Aim of the exercise: Beginning at the line with "distance from the camera?", output each line to the end of the listing below exactly, please.

Excerpts of spatial question data:
************
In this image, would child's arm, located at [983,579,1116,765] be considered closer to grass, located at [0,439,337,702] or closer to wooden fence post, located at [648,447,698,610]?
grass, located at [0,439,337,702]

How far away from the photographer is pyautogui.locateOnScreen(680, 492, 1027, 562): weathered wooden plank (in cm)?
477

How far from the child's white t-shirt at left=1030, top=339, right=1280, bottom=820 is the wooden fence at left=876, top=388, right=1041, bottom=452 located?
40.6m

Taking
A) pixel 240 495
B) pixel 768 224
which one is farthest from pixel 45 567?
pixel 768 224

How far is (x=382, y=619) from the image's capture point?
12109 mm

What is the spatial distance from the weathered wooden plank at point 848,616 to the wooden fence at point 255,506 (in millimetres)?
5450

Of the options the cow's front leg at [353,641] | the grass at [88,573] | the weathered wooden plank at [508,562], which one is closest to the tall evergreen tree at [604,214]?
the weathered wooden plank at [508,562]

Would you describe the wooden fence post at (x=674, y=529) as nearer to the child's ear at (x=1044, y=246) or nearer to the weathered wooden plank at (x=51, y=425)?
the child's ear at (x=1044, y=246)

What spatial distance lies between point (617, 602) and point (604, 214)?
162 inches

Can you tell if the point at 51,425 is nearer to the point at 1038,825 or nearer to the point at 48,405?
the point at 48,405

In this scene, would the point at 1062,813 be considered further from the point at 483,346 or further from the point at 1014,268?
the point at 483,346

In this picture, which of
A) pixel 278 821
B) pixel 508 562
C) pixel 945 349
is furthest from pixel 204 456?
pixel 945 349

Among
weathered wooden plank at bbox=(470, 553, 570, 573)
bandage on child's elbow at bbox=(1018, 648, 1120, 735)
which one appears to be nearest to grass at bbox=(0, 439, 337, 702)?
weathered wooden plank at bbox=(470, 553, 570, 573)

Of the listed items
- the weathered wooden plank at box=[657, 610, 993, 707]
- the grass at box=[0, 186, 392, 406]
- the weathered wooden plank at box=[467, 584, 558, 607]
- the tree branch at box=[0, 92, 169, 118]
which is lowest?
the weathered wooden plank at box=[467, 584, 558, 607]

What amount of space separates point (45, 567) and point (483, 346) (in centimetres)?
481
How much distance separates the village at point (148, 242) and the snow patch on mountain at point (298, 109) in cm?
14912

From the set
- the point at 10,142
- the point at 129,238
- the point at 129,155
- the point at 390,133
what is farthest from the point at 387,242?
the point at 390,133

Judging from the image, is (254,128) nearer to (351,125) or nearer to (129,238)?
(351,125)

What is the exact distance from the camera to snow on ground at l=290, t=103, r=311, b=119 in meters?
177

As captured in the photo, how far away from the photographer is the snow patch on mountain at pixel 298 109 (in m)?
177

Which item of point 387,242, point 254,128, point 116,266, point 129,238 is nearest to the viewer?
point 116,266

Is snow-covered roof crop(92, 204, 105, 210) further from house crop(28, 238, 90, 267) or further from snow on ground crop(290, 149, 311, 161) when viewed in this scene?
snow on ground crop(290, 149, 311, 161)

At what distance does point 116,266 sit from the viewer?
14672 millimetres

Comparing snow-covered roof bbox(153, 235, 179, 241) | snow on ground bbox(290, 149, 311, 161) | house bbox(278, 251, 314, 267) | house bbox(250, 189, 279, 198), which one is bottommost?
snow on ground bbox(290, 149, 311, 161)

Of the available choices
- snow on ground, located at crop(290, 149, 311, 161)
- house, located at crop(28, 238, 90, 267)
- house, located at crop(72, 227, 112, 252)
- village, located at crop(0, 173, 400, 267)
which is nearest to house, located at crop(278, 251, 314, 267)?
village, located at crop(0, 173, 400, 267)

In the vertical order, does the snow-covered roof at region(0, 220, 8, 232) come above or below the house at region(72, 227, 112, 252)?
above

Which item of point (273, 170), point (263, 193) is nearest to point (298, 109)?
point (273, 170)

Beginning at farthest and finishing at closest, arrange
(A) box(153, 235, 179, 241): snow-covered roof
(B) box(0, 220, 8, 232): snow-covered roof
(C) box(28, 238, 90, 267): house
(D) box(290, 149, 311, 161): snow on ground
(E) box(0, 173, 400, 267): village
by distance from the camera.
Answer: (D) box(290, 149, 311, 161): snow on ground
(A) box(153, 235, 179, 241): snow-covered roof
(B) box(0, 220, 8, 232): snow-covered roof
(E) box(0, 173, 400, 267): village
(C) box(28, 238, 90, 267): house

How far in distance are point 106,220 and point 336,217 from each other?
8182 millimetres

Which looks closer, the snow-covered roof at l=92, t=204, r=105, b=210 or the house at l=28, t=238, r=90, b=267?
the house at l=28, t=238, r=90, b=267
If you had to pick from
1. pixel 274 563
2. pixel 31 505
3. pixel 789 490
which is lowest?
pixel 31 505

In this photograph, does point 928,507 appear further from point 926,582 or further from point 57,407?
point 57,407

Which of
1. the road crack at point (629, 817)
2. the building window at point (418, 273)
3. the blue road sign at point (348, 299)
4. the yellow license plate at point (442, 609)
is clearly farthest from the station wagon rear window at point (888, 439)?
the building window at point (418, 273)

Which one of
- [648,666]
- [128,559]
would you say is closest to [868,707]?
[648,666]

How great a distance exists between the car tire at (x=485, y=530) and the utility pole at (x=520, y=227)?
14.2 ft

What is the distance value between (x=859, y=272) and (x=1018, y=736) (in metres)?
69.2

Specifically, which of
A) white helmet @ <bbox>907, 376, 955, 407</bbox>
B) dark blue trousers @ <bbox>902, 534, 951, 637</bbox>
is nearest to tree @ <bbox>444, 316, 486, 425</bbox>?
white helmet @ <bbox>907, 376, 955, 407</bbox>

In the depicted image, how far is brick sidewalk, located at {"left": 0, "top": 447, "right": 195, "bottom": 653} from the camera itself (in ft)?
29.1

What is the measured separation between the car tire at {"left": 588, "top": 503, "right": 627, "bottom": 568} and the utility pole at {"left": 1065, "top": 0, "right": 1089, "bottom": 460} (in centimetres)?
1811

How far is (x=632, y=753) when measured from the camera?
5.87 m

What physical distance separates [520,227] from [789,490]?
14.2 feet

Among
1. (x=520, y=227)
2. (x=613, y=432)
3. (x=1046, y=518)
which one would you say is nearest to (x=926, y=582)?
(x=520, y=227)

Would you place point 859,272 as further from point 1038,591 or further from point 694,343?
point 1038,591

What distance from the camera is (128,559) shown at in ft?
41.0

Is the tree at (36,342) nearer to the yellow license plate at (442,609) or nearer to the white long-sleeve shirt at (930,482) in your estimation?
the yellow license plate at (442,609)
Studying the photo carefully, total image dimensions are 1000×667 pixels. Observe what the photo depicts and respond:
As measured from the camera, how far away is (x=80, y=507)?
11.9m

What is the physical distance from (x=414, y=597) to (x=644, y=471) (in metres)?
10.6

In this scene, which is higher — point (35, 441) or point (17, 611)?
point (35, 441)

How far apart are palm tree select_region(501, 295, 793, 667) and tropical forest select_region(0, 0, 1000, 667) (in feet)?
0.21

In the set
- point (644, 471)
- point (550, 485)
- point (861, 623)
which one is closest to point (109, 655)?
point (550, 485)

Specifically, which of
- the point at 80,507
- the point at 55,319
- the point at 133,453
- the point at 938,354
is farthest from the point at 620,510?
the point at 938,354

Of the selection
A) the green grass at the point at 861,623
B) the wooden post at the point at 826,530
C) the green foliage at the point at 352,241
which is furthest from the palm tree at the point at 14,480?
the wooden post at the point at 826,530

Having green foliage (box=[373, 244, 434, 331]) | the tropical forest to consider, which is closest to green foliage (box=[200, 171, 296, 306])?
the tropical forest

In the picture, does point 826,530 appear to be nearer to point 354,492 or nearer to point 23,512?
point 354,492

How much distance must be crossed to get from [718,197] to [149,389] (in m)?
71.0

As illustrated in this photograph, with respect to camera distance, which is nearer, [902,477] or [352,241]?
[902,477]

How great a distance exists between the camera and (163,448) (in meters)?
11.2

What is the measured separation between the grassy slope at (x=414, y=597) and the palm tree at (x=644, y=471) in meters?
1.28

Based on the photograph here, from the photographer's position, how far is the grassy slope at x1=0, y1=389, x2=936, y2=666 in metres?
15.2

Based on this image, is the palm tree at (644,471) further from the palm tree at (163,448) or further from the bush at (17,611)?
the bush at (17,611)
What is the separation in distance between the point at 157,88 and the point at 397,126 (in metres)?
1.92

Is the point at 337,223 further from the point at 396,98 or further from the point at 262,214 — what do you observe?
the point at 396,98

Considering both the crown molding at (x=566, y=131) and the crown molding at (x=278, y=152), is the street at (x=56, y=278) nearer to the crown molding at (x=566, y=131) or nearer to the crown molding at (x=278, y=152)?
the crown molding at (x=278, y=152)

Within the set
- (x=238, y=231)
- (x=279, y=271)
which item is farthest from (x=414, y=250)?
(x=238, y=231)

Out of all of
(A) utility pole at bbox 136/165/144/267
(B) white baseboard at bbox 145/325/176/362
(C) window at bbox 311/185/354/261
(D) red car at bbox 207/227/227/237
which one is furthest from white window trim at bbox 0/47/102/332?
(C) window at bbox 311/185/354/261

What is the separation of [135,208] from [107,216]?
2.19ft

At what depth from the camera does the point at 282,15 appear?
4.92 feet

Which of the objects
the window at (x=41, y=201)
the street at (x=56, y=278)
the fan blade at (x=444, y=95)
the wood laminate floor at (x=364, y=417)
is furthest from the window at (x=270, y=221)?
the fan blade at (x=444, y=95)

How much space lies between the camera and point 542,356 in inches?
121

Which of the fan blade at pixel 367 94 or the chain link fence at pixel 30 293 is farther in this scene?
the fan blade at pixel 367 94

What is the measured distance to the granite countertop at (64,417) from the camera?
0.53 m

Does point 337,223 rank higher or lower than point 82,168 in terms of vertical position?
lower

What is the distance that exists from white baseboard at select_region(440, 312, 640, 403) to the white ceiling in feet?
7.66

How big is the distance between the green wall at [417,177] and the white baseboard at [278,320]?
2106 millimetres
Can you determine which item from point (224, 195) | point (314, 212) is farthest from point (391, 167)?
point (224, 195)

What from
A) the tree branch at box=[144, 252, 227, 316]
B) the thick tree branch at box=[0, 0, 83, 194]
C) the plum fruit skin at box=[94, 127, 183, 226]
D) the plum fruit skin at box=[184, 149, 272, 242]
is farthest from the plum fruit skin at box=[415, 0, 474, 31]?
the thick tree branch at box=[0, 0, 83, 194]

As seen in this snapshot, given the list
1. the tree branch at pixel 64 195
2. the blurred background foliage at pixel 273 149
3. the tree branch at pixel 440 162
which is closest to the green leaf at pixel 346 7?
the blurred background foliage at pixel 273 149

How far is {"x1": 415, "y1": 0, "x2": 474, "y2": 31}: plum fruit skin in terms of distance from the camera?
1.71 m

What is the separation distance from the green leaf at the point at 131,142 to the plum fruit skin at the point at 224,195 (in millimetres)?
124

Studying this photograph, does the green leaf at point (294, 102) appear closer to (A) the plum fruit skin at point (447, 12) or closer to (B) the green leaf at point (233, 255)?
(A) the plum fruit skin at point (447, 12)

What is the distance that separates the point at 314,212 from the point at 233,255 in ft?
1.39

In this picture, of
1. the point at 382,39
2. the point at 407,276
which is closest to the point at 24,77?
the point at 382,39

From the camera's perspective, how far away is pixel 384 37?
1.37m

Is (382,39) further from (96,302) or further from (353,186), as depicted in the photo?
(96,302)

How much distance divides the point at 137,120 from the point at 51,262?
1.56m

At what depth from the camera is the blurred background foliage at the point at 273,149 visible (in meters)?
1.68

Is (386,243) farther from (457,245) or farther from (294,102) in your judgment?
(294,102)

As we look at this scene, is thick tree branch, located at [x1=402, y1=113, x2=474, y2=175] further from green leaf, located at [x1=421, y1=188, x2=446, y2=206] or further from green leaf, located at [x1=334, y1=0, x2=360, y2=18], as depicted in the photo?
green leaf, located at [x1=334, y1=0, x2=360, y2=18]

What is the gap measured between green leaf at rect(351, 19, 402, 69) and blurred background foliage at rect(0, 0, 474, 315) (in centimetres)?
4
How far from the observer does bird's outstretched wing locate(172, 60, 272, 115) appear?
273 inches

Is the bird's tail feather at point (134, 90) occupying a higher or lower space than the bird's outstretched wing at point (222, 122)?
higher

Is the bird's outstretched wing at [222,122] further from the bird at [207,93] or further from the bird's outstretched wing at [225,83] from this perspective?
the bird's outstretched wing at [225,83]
************
Task solution:
How far is {"x1": 415, "y1": 0, "x2": 474, "y2": 31}: plum fruit skin in terms of distance from the camera?
1.71 m

What is the separation distance from the green leaf at the point at 131,142 to the plum fruit skin at the point at 224,195 (in millimetres)?
124

Studying this photograph, does the green leaf at point (294, 102) appear closer to (A) the plum fruit skin at point (447, 12) or closer to (B) the green leaf at point (233, 255)?
(A) the plum fruit skin at point (447, 12)

What is the distance that separates the point at 314,212 from the point at 233,255 in ft?
1.39

In this picture, of
1. the point at 382,39
2. the point at 407,276
which is closest to the point at 24,77?
the point at 382,39

From the camera's perspective, how far away is pixel 384 37?
1.37m

Is (382,39) further from (96,302) or further from (353,186), as depicted in the photo?
(96,302)

How much distance divides the point at 137,120 from the point at 51,262?
1.56m

At what depth from the camera is the blurred background foliage at the point at 273,149 visible (in meters)?
1.68

Is (386,243) farther from (457,245) or farther from (294,102) in your judgment?
(294,102)

As we look at this scene, is thick tree branch, located at [x1=402, y1=113, x2=474, y2=175] further from green leaf, located at [x1=421, y1=188, x2=446, y2=206] or further from green leaf, located at [x1=334, y1=0, x2=360, y2=18], as depicted in the photo?
green leaf, located at [x1=334, y1=0, x2=360, y2=18]

What is the gap measured between green leaf at rect(351, 19, 402, 69) and blurred background foliage at rect(0, 0, 474, 315) (in centimetres)?
4
How far from the observer does bird's outstretched wing locate(172, 60, 272, 115) appear?
273 inches

Is the bird's tail feather at point (134, 90) occupying a higher or lower space than the bird's outstretched wing at point (222, 122)?
higher

Is the bird's outstretched wing at [222,122] further from the bird at [207,93] or further from the bird's outstretched wing at [225,83] from this perspective?
the bird's outstretched wing at [225,83]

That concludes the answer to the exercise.